監視対象とは名前の通り、様々な理由により特視による定期的な調査が入る。クティのように特視が認知しているレッド以上かつ、居場所が特定できるものは軒並みリスト入りしているらしい。
クティと持ちつ持たれつの関係を築いているのも、そういった理由だと聞いた。目の届かない場所で好き勝手されるよりは、多少の無理難題をふっかけられても目の届く範囲にいてくれた方がいい。
それがわかっているから、クティもあのような態度なのである。
久留島も職員でありながら、監視対象に入っていると先日聞いた。特殊な血筋だと聞いた後だったので納得した。
配属日、頑張りによっては普通の部署に移動できると双月は言っていたが、無理だろうなと薄々感じている。思ったよりも特視の居心地が良かったので、このままここで働き続けるのも悪くないかなという気持ちになっていることもある。配属日にくらべれば、焦りの感情はだいぶ薄れていた。
なにより自分がしたという契約。その内容を知るには特視にいるのが一番だ。
「黒天学園の理事長って、もしかして人間じゃないとか?」
「かろうじて人間だな」
久留島の冗談交じりの質問に返ってきたのは、なんとも言えない返事だった。かろうじてってなんだと双月を凝視すると、緒方が説明してくれた。
「あそこの理事長は、久留島と同じく特殊な家系の生まれでな。その血筋は生まれつき、外レ者に近いんだ」
「魔女に呪われた血筋だからな」
緒方の説明にさらりと付け足した双月に、黙って話を聞いていたイルと風太がぎょっとした。緒方も驚いた顔で双月を見つめているが、双月は不機嫌そうに片眉を釣り上げ、腕を組む。
「隠してもいずれ分かるだろ。資料整理してれば、いつか俺の出生にもたどり着く」
「だが、いいのか?」
「変に隠した方が面倒だろ。勘がいいやつなら、見ただけで分かるしな」
双月はそう言いながら久留島を見た。双月は久留島を勘のいい奴だと考えているようだ。久留島には全く自覚がないため首を傾げる。
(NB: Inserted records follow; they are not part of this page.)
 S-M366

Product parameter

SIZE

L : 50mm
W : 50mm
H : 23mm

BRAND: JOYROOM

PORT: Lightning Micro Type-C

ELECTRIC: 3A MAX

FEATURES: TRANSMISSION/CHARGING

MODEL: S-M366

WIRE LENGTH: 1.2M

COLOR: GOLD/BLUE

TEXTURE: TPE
「俺と理事長、佐藤彰は親戚にあたる。向こうはたぶん察してるが、お互い知らないフリをしている状況だな」
彰という名はつい先日聞いた。クティとイルはその名を聞いて、あからさまに関わりたくないという反応をしていた。
ビビりなイルはともかく、クティまでとなると話が変わる。
「人間は素質、執着、切っ掛けが揃わないと外れない」
双月はそう言って指を三本立てた。
「この素質というのが一番重要なんだ。いくら執着と切っ掛けがあっても、素質がなければ外レることはない」
双月はそういうも立てた三本のうち、一本の指を握る。
「逆に言えば、素質があれば簡単に外レる。マーゴが空腹から幽霊を食べて外レたように、俺が……」
双月はそこで言葉を区切る。次に何を言おうとしたのか緒方は察したようで、止めるように双月の名を呼んだ。それでも双月は鋭い目で久留島を見つめる。その瞳には確かな決意があった。
「俺が、人を何十人も殺して外レたように」
「えっ……」
乾いた声が漏れる。イルは知っていたらしく目を伏せ、風太は知らなかったようで久留島と同じく目を見開いていた。
「言ってなかったが、俺の危険度はレッドだ」
双月は硬い表情と声でいい切った。